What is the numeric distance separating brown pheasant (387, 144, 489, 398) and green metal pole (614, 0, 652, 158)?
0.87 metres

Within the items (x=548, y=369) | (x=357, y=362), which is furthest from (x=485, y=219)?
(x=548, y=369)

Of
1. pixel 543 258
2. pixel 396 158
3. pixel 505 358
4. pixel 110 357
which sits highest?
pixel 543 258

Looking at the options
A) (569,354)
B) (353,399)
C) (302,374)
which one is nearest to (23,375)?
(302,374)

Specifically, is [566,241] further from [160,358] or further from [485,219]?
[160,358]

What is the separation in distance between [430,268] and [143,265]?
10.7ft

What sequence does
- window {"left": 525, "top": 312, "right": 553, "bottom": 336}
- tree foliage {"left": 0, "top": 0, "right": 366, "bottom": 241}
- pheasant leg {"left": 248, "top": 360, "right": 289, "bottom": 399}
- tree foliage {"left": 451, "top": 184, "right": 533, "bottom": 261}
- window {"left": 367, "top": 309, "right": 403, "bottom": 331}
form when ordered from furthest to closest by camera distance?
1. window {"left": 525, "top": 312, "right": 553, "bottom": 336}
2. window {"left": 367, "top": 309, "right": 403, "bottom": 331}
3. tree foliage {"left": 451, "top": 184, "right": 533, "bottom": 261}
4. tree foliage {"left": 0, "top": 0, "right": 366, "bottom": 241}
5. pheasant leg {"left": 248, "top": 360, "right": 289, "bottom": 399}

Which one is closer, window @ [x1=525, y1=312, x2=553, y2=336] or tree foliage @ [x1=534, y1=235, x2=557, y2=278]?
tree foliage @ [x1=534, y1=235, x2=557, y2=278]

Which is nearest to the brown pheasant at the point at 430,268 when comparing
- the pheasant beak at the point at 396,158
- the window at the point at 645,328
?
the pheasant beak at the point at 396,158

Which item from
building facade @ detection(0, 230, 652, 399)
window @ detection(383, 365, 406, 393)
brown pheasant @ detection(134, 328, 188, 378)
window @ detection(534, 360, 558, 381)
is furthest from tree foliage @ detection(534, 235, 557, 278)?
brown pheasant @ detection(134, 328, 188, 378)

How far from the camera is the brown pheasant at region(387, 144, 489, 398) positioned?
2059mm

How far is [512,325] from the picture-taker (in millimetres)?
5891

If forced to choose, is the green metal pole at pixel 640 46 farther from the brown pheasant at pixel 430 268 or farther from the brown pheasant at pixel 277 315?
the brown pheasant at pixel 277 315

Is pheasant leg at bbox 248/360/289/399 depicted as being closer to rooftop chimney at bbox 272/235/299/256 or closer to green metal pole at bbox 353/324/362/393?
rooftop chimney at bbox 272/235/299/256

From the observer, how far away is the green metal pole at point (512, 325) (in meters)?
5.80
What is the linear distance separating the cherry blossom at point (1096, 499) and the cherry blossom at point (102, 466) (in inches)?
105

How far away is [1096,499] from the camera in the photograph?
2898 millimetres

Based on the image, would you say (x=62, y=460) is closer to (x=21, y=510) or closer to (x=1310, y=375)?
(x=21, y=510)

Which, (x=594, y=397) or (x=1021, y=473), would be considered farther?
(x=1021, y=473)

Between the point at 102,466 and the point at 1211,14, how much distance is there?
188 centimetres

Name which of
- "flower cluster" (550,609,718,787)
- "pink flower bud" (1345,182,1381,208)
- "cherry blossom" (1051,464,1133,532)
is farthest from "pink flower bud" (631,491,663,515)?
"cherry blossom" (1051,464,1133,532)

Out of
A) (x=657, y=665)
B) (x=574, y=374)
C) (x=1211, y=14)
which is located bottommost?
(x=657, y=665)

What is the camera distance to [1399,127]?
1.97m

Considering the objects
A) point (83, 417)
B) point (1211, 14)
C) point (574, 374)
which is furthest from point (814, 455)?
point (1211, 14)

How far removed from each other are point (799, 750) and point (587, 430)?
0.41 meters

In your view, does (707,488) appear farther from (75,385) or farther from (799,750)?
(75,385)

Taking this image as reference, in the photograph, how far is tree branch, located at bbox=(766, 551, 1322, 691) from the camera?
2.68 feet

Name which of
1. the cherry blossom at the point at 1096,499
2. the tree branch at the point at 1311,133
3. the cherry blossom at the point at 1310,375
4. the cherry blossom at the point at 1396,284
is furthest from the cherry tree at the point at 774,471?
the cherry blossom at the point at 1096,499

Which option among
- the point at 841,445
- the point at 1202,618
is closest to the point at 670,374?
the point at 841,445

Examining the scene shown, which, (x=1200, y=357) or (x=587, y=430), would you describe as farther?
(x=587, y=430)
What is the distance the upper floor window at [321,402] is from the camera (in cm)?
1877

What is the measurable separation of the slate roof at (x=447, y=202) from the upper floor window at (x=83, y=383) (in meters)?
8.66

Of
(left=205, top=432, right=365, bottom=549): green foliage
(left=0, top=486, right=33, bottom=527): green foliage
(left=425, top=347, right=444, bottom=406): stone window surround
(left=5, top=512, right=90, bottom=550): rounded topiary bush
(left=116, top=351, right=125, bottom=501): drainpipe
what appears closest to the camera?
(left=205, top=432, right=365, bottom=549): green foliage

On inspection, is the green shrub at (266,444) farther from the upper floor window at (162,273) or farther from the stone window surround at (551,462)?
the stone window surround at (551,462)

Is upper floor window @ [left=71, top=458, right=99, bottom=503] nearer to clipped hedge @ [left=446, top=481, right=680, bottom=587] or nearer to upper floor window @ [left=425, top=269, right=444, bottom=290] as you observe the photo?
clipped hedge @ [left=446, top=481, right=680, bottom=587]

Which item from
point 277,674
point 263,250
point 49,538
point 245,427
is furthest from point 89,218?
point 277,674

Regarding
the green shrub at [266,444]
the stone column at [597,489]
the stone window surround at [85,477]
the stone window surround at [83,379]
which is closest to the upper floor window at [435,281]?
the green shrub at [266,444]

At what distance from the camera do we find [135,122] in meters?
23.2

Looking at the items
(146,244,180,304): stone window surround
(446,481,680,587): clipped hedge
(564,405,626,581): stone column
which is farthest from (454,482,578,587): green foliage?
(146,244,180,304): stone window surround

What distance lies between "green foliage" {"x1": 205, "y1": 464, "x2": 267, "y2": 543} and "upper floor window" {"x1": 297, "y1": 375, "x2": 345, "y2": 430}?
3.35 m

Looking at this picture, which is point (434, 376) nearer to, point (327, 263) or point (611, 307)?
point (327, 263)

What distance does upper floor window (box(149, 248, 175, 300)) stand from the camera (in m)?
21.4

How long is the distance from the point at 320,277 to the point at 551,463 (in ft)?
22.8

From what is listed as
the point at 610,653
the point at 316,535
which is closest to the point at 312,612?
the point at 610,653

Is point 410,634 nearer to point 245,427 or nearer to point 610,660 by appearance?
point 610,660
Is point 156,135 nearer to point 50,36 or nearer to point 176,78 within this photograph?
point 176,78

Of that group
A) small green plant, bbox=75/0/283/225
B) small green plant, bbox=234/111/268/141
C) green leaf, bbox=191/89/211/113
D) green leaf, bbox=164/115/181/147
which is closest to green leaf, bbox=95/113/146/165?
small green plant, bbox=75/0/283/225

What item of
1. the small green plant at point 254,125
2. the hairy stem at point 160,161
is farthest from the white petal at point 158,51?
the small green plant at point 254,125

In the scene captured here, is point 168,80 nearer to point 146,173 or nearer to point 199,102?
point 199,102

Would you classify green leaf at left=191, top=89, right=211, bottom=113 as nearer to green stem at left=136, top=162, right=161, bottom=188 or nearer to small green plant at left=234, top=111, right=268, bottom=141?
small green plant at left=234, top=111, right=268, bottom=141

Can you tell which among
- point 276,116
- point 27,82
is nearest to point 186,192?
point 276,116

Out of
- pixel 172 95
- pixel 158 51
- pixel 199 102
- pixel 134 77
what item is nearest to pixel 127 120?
────
**GIVEN PROBLEM**: Extract all of the data shown above without alteration.

**EXERCISE ANSWER**:
What is the numeric distance separating brown pheasant (387, 144, 489, 398) and green metal pole (614, 0, 652, 158)?
0.87 metres

Within the items (x=548, y=369) | (x=357, y=362), which is furthest from (x=485, y=219)?
(x=548, y=369)

Of
1. pixel 543 258
2. pixel 396 158
3. pixel 505 358
4. pixel 110 357
which sits highest?
pixel 543 258

Looking at the options
A) (569,354)
B) (353,399)
C) (302,374)
which one is nearest to (23,375)?
(302,374)

Specifically, is [566,241] further from [160,358] or further from [485,219]?
[160,358]

What is the separation in distance between [430,268] and [143,265]?
10.7ft

What sequence does
- window {"left": 525, "top": 312, "right": 553, "bottom": 336}
- tree foliage {"left": 0, "top": 0, "right": 366, "bottom": 241}
- pheasant leg {"left": 248, "top": 360, "right": 289, "bottom": 399}
- tree foliage {"left": 451, "top": 184, "right": 533, "bottom": 261}
- window {"left": 367, "top": 309, "right": 403, "bottom": 331}
form when ordered from furthest to closest by camera distance?
1. window {"left": 525, "top": 312, "right": 553, "bottom": 336}
2. window {"left": 367, "top": 309, "right": 403, "bottom": 331}
3. tree foliage {"left": 451, "top": 184, "right": 533, "bottom": 261}
4. tree foliage {"left": 0, "top": 0, "right": 366, "bottom": 241}
5. pheasant leg {"left": 248, "top": 360, "right": 289, "bottom": 399}

Which one is closer, window @ [x1=525, y1=312, x2=553, y2=336] or tree foliage @ [x1=534, y1=235, x2=557, y2=278]?
tree foliage @ [x1=534, y1=235, x2=557, y2=278]

Which is nearest to the brown pheasant at the point at 430,268 when comparing
- the pheasant beak at the point at 396,158
- the window at the point at 645,328
?
the pheasant beak at the point at 396,158

Which item from
building facade @ detection(0, 230, 652, 399)
window @ detection(383, 365, 406, 393)
brown pheasant @ detection(134, 328, 188, 378)
window @ detection(534, 360, 558, 381)
is furthest from tree foliage @ detection(534, 235, 557, 278)?
brown pheasant @ detection(134, 328, 188, 378)

How far from the camera is the brown pheasant at region(387, 144, 489, 398) positioned?
2059mm

How far is [512,325] from the picture-taker (in millimetres)?
5891

If forced to choose, is the green metal pole at pixel 640 46 farther from the brown pheasant at pixel 430 268 or farther from the brown pheasant at pixel 277 315?
the brown pheasant at pixel 277 315

Is pheasant leg at bbox 248/360/289/399 depicted as being closer to rooftop chimney at bbox 272/235/299/256 or closer to green metal pole at bbox 353/324/362/393?
rooftop chimney at bbox 272/235/299/256

From the observer, how far away is the green metal pole at point (512, 325) (in meters)?
5.80
What is the linear distance separating the cherry blossom at point (1096, 499) and the cherry blossom at point (102, 466) (in inches)?
105

How far away is [1096,499] from the camera in the photograph?
2898 millimetres

Based on the image, would you say (x=62, y=460) is closer to (x=21, y=510) or closer to (x=1310, y=375)?
(x=21, y=510)

Which, (x=594, y=397) or (x=1021, y=473), would be considered farther?
(x=1021, y=473)

Between the point at 102,466 and the point at 1211,14, how much distance is there?
188 centimetres

Name which of
- "flower cluster" (550,609,718,787)
- "pink flower bud" (1345,182,1381,208)
- "cherry blossom" (1051,464,1133,532)
is farthest from "pink flower bud" (631,491,663,515)?
"cherry blossom" (1051,464,1133,532)

Out of
A) (x=657, y=665)
B) (x=574, y=374)
C) (x=1211, y=14)
which is located bottommost?
(x=657, y=665)

What is the camera distance to [1399,127]?
1.97m

Considering the objects
A) point (83, 417)
B) point (1211, 14)
C) point (574, 374)
which is furthest from point (814, 455)?
point (1211, 14)

How far removed from each other are point (799, 750) and point (587, 430)?
0.41 meters

In your view, does (707,488) appear farther from (75,385) or farther from (799,750)?
(75,385)

Taking this image as reference, in the photograph, how far is tree branch, located at bbox=(766, 551, 1322, 691) from the camera?
2.68 feet

Name which of
1. the cherry blossom at the point at 1096,499
2. the tree branch at the point at 1311,133
3. the cherry blossom at the point at 1310,375
4. the cherry blossom at the point at 1396,284
is furthest from the cherry tree at the point at 774,471?
the cherry blossom at the point at 1096,499

Which option among
- the point at 841,445
- the point at 1202,618
is closest to the point at 670,374?
the point at 841,445

Examining the scene shown, which, (x=1200, y=357) or (x=587, y=430), would you describe as farther?
(x=587, y=430)
What is the distance the upper floor window at [321,402] is from the camera (in cm)?
1877

What is the measurable separation of the slate roof at (x=447, y=202) from the upper floor window at (x=83, y=383) (in meters)?
8.66

Of
(left=205, top=432, right=365, bottom=549): green foliage
(left=0, top=486, right=33, bottom=527): green foliage
(left=425, top=347, right=444, bottom=406): stone window surround
(left=5, top=512, right=90, bottom=550): rounded topiary bush
(left=116, top=351, right=125, bottom=501): drainpipe
what appears closest to the camera?
(left=205, top=432, right=365, bottom=549): green foliage

On inspection, is the green shrub at (266,444) farther from the upper floor window at (162,273) or farther from the stone window surround at (551,462)?
the stone window surround at (551,462)

Is upper floor window @ [left=71, top=458, right=99, bottom=503] nearer to clipped hedge @ [left=446, top=481, right=680, bottom=587] or nearer to upper floor window @ [left=425, top=269, right=444, bottom=290] as you observe the photo?
clipped hedge @ [left=446, top=481, right=680, bottom=587]

Which item from
point 277,674
point 263,250
point 49,538
point 245,427
is furthest from point 89,218?
point 277,674

Regarding
the green shrub at [266,444]
the stone column at [597,489]
the stone window surround at [85,477]
the stone window surround at [83,379]
which is closest to the upper floor window at [435,281]?
the green shrub at [266,444]

At what distance from the camera do we find [135,122] in meters?
23.2

Looking at the items
(146,244,180,304): stone window surround
(446,481,680,587): clipped hedge
(564,405,626,581): stone column
which is farthest from (454,482,578,587): green foliage?
(146,244,180,304): stone window surround

What distance lies between "green foliage" {"x1": 205, "y1": 464, "x2": 267, "y2": 543} and "upper floor window" {"x1": 297, "y1": 375, "x2": 345, "y2": 430}?
3.35 m

Looking at this picture, which is point (434, 376) nearer to, point (327, 263) or point (611, 307)?
point (327, 263)

What distance does upper floor window (box(149, 248, 175, 300)) stand from the camera (in m)?
21.4

How long is the distance from the point at 320,277 to the point at 551,463 (in ft)?
22.8

From what is listed as
the point at 610,653
the point at 316,535
which is closest to the point at 312,612?
the point at 610,653

Is point 410,634 nearer to point 245,427 or nearer to point 610,660 by appearance?
point 610,660
Is point 156,135 nearer to point 50,36 or nearer to point 176,78 within this photograph?
point 176,78

Of that group
A) small green plant, bbox=75/0/283/225
B) small green plant, bbox=234/111/268/141
C) green leaf, bbox=191/89/211/113
D) green leaf, bbox=164/115/181/147
which is closest to green leaf, bbox=95/113/146/165?
small green plant, bbox=75/0/283/225

What item of
1. the small green plant at point 254,125
2. the hairy stem at point 160,161
is farthest from the white petal at point 158,51?
the small green plant at point 254,125

In the scene captured here, is point 168,80 nearer to point 146,173 or nearer to point 199,102?
point 199,102

Would you classify green leaf at left=191, top=89, right=211, bottom=113 as nearer to green stem at left=136, top=162, right=161, bottom=188 or nearer to small green plant at left=234, top=111, right=268, bottom=141?
small green plant at left=234, top=111, right=268, bottom=141

Can you tell which among
- point 276,116
- point 27,82
is nearest to point 186,192?
point 276,116

Out of
- pixel 172 95
- pixel 158 51
- pixel 199 102
- pixel 134 77
what item is nearest to pixel 127 120?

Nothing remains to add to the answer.